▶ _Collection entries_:
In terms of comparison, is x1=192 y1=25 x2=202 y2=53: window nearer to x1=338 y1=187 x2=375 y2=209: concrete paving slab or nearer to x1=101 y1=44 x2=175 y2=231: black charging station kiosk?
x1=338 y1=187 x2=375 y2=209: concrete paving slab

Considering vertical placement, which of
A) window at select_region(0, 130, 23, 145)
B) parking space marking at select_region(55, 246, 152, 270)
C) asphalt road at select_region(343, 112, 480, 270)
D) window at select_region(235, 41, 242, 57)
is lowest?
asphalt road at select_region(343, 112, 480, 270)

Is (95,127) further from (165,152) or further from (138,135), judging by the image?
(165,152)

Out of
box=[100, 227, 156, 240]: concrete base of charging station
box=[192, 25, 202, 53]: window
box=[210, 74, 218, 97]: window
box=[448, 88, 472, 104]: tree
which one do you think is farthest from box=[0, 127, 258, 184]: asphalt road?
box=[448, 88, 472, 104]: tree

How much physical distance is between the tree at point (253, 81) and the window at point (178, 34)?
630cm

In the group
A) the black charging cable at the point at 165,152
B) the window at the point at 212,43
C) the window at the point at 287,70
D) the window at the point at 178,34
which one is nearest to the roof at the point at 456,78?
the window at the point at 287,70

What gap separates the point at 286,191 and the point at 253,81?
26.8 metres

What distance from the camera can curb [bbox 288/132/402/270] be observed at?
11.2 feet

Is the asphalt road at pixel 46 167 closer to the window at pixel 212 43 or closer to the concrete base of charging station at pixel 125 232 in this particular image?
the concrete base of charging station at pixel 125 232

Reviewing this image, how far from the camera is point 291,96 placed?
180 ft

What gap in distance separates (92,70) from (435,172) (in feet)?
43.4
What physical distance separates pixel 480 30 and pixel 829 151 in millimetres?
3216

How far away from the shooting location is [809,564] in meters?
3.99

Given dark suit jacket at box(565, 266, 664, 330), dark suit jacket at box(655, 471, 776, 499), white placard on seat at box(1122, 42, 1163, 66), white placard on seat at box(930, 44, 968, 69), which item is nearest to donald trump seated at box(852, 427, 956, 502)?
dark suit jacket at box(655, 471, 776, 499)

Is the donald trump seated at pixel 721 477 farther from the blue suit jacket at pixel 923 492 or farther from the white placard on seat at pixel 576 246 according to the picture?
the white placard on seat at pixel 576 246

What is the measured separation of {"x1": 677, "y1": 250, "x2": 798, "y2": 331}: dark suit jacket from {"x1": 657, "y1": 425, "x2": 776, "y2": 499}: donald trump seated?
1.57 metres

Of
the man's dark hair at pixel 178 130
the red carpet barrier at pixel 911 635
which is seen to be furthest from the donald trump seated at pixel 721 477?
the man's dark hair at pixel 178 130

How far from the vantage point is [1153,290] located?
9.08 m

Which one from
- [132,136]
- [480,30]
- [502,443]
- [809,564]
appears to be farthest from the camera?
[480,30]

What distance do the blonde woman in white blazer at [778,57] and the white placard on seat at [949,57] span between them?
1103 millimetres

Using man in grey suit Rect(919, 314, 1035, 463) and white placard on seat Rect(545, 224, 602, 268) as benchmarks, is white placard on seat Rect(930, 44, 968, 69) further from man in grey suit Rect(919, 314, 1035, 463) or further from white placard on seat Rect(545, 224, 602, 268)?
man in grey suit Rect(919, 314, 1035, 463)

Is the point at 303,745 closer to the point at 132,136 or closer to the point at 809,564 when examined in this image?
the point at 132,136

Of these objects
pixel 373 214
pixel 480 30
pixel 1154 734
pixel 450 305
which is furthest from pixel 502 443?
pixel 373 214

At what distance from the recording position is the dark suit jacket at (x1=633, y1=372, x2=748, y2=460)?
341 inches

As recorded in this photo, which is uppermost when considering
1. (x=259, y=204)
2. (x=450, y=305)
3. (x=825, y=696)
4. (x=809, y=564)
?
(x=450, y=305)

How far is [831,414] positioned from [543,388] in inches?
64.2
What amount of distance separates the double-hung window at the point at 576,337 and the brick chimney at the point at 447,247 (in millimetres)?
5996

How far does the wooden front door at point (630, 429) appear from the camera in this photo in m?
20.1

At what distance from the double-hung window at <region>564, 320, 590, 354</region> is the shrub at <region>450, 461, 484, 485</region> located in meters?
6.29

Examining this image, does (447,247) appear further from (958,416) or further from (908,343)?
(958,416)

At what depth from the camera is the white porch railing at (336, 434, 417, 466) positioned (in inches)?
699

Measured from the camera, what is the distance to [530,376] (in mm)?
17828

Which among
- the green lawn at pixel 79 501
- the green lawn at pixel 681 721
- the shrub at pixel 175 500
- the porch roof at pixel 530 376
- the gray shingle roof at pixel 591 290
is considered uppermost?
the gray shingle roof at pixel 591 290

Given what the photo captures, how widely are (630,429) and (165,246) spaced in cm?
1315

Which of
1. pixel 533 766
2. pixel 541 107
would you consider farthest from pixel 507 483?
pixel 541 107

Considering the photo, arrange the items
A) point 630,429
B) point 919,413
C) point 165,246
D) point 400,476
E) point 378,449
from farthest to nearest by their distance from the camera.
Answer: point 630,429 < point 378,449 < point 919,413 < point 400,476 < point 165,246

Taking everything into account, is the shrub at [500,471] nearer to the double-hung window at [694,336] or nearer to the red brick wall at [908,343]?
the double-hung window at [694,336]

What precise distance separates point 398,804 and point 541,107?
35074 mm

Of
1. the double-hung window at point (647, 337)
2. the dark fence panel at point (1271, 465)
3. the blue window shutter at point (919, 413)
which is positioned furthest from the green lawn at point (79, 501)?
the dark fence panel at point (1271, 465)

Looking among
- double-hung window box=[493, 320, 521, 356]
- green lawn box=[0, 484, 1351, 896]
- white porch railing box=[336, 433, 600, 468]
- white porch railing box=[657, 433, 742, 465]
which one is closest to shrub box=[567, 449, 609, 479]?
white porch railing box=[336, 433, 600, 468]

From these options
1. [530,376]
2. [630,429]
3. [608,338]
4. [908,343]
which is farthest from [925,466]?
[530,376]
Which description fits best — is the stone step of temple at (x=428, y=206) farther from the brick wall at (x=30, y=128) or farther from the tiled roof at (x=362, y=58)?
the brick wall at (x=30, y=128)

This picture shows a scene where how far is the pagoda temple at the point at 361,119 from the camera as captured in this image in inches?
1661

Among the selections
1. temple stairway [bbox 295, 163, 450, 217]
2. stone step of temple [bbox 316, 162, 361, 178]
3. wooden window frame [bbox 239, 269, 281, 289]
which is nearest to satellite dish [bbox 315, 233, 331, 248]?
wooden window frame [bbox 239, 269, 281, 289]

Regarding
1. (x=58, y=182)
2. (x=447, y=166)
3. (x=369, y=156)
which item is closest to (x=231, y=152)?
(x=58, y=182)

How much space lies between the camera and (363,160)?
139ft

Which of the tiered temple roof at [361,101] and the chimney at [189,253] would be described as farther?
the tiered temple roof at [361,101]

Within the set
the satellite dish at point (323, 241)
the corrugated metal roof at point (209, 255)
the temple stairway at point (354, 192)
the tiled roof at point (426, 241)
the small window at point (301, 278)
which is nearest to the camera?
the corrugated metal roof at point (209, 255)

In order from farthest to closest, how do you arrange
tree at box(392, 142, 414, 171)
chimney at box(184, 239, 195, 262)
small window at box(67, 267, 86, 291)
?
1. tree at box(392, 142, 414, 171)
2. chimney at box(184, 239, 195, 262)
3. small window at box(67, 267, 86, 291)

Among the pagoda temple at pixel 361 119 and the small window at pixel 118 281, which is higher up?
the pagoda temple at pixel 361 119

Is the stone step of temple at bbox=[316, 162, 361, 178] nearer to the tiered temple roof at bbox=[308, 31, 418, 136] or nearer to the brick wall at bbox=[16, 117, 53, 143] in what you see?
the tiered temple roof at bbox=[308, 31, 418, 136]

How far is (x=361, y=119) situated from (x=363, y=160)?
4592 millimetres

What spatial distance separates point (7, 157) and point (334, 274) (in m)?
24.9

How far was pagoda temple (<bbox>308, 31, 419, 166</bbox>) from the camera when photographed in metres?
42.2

▶ _Directions_: Your task is to write out the lines from the one with "Among the pagoda" through the end of the records, exactly and with nothing added.

▶ _Reply to the exercise_:
Among the pagoda temple at pixel 361 119 and the small window at pixel 118 281, which is higher up?
the pagoda temple at pixel 361 119

Is the stone step of temple at bbox=[316, 162, 361, 178] nearer to the tiered temple roof at bbox=[308, 31, 418, 136] or nearer to the brick wall at bbox=[16, 117, 53, 143] in what you see?
the tiered temple roof at bbox=[308, 31, 418, 136]

How far is (x=361, y=119) situated from (x=363, y=160)?
4592 millimetres

What spatial distance separates point (7, 157) and point (334, 274) (in m)?
24.9

How far was pagoda temple (<bbox>308, 31, 419, 166</bbox>) from the camera when photographed in metres?
42.2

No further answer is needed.